FastGrow now enables efficient and lightning-fast structure-based peptide design with two new libraries. These are the largest sets to date, containing over 661,000 combinations of proteinogenic amino acids and amide bioisosteres, which can be screened within seconds for the best shape-complementary solutions.
How are the sets designed?
Both sets are based on 20 proteinogenic amino acids linked through amides and their bioisosteres. Each FastGrow extension begins with an amide/bioisostere, followed by an amino acid, another amide/bioisostere, and finally a second amino acid. The C– and N-termini are translated into an uncharged form (-CONHCH3 and -NHCOCH3, respectively), enabling further extensions and to avoid scoring bias due the charges.
In total, 41 amide bioisosters, together with the amide group, were used in the generation of the library (totaling in 42 functionalities to connect the proteinogenic amino acids). To take into account that not all amide bioisosters can be applied on the proline amino acid, 36 reported proline bioisosters together with the proteinogenic version were used for the functional outliner (totaling in 37 proline-related structures).
Two sets (C– and N-terminus) were generated to enable extensions in both directions of the peptide. Please select the right set when placing your extension vector on your ligand. Here are some examples:
- The N-terminus set: Starts by replacing the Peptide-NHCO-R motif and ends with the uncharged N-terminus.
- The C-terminus set: Starts by replacing the Peptide-CONH-R motif and ends with the uncharged C-terminus.

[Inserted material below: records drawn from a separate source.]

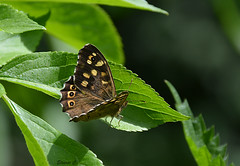 Speckled Wood  ( Pararge aegeria) (Eleanor (No multiple invites please)) Tags: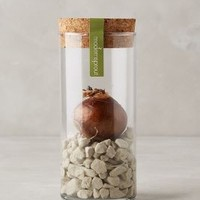 Winter Bulb Kit by Modern Sprout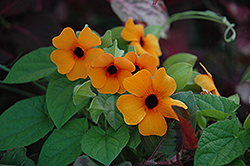 Sunny Susy Red Orange Black-Eyed Susan (Thunbergia alata 'Sunny Susy Red Orange') at Vandermeer Nursery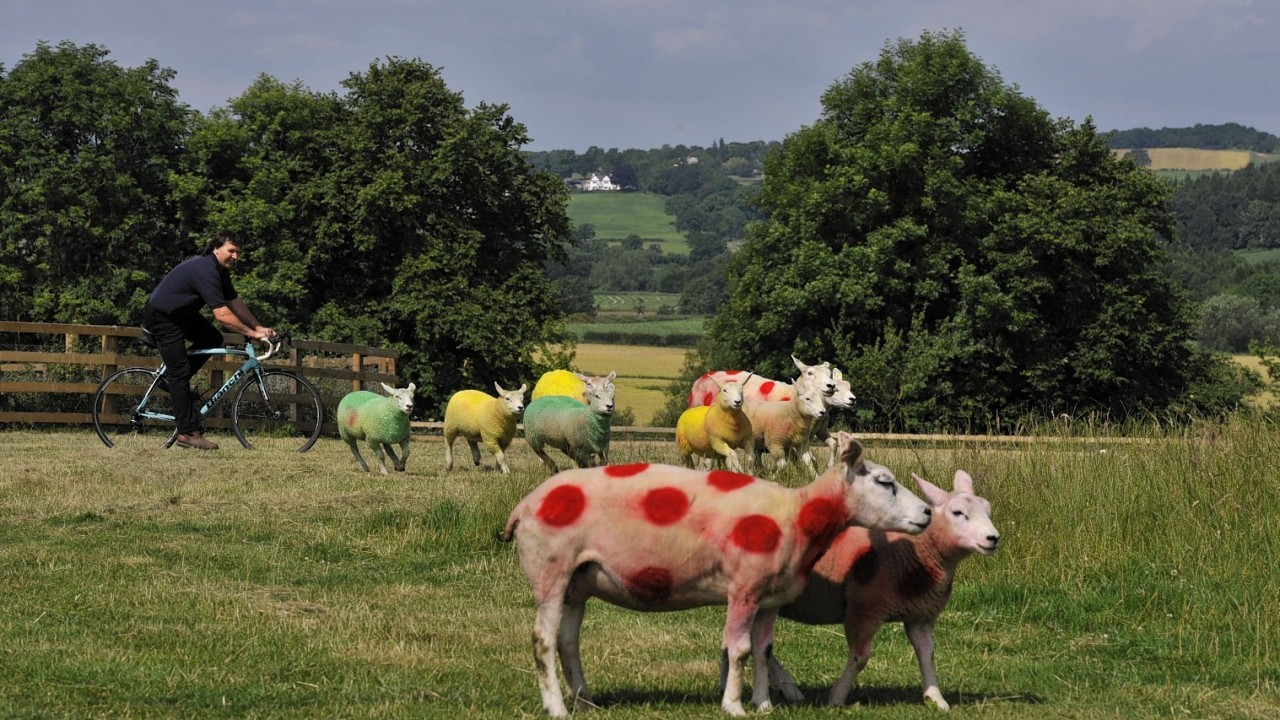 Sheep painted in the colours of the Tour de France winners jerseys in fields near Harrogate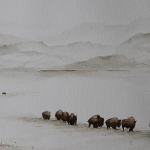 Bisons - Yellowstone National Park, winter scene 1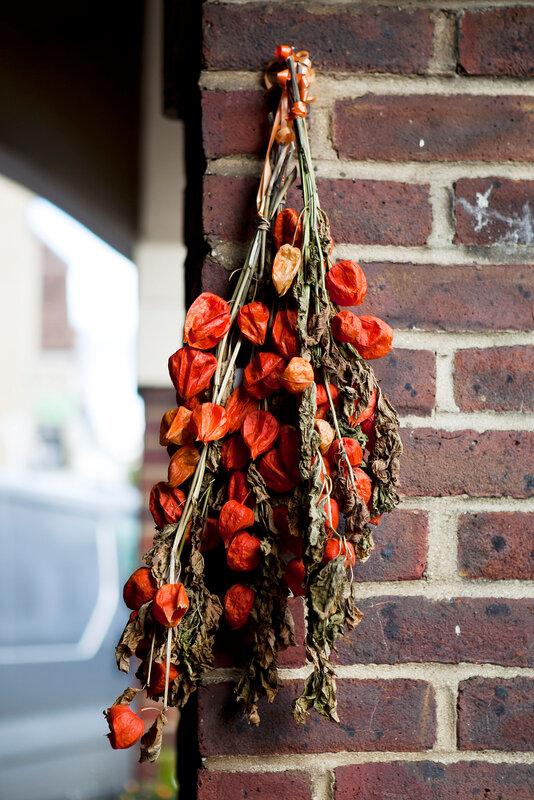 orange flowers of Physalis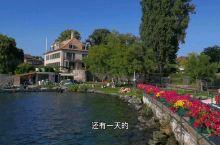 瑞士   日内瓦湖畔来钓鱼啦
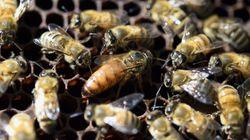 Με πρωτοφανή ρυθμό μειώνεται ο αριθμός των μελισσών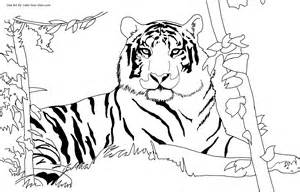 Free Printable Tiger Coloring Pages For Kids sketch template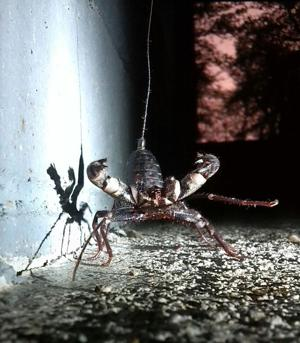 Garden sage: Giant whip scorpion looks terrifying but is harmless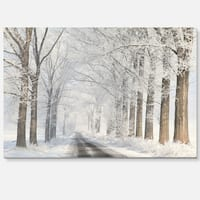 Road Through Frosted Forest - Landscape Photo Glossy Metal Wall Art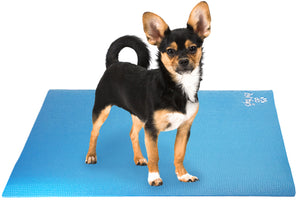Longhair Chihuahua Dog on Pet Yoga Mat
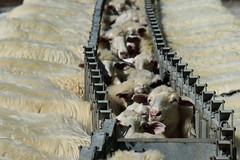 Beeee (massimiliano sicilia) Tags: pecora animale bianco sardegna
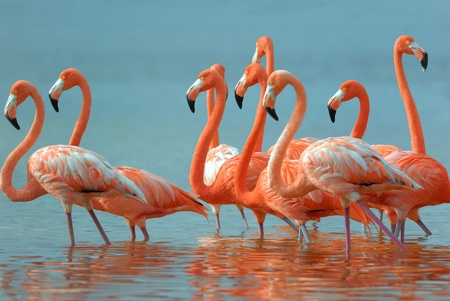 flamingo in Yucatan.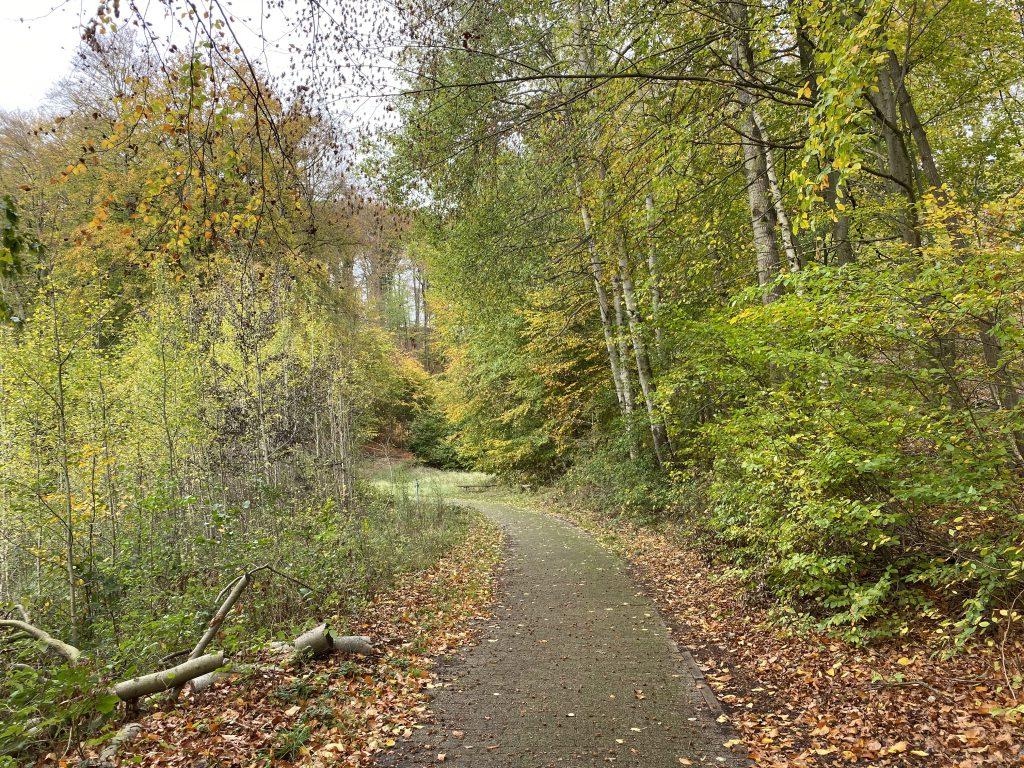 Waldweg im Herbst mit Birken und Buchenblättern
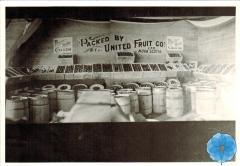 United Fruit Co.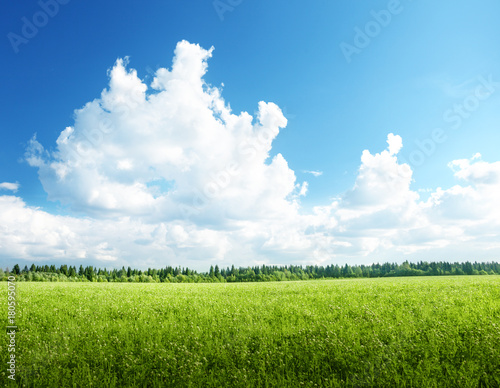 field of grass and perfect sky Wall mural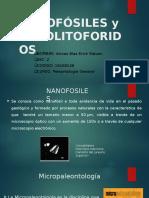 nanofosiles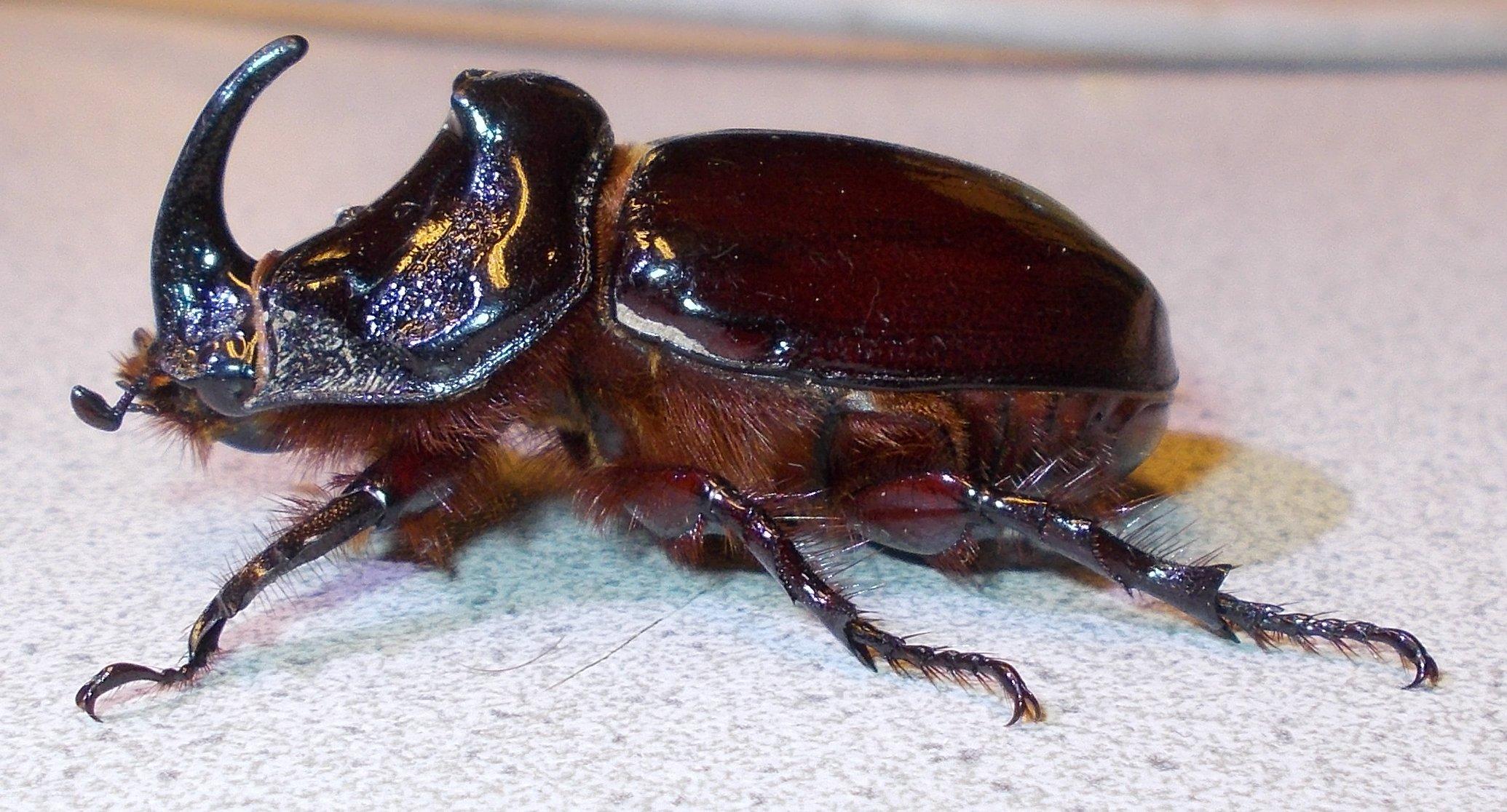 Viele Millionen Jahre lebt dieses Tier auf unserer Erde Bitte helft mit, dass weiterleben darf und nicht austirbt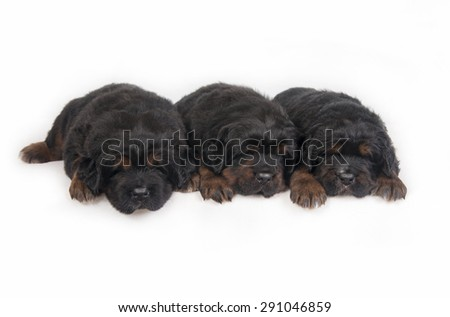 three Puppies Tibetan Mastiff - stock photo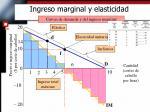 ingreso marginal y elasticidad1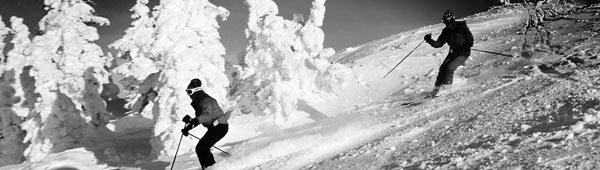two-skiers-header.jpg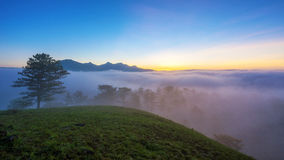 Fog over mountain and forest on sunrise at Da Lat, Vietnam Royalty Free Stock Image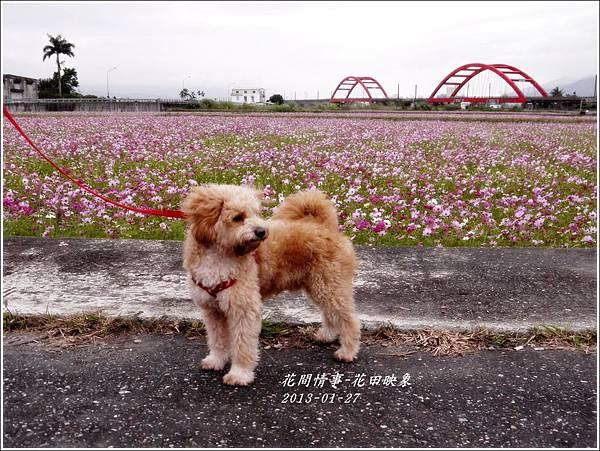 2013-01-花田映象8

Why Peptide Design and FastGrow are a Perfect Match
Shape and functionality of a peptide are crucial in drug discovery and lead optimization. FastGrow allows the incorporation of pharmacophore constraints to maintain desired functionalities in a ligand, such as preserving specific interaction patterns within a complex. Additionally, our clever programming keeps computational requirements minimized — a critical feature given the high computational demands typically associated with peptides. By factoring in shape complementarity, FastGrow quickly identifies peptide conformations that would clash with the binding pocket, preventing the waste of resources on incompatible configurations — a common issue in docking studies.
Additionally, the use of bioisosteres expands the medicinal chemist’s toolkit. These bioisosteres not only offer metabolically more stable groups compared to amides but also enhance the 3D landscape of the generated fragments. This enables the creation of peptides with improved ADME properties and better filling of the binding pocket, potentially forming additional interactions with residues.
You can download the peptide bioisoster FastGrow libraries following this link.
Some publications on amide bioisosteres:
- Rečnik, L. M.; Kandioller, W.; Mindt, T. L. 1,4-Disubstituted 1,2,3-Triazoles as Amide Bond Surrogates for the Stabilisation of Linear Peptides with Biological Activity. Mol. 2020, Vol. 25, Page 3576 2020, 25 (16), 3576.
- Kumari, S.; Carmona, A. V.; Tiwari, A. K.; Trippier, P. C. Amide Bond Bioisosteres: Strategies, Synthesis, and Successes. J. Med. Chem. 2020, 63 (21), 12290–12358.
- Choudhary, A.; Raines, R. T. An Evaluation of Peptide‐Bond Isosteres. ChemBioChem 2011, 12 (12), 1801–1807.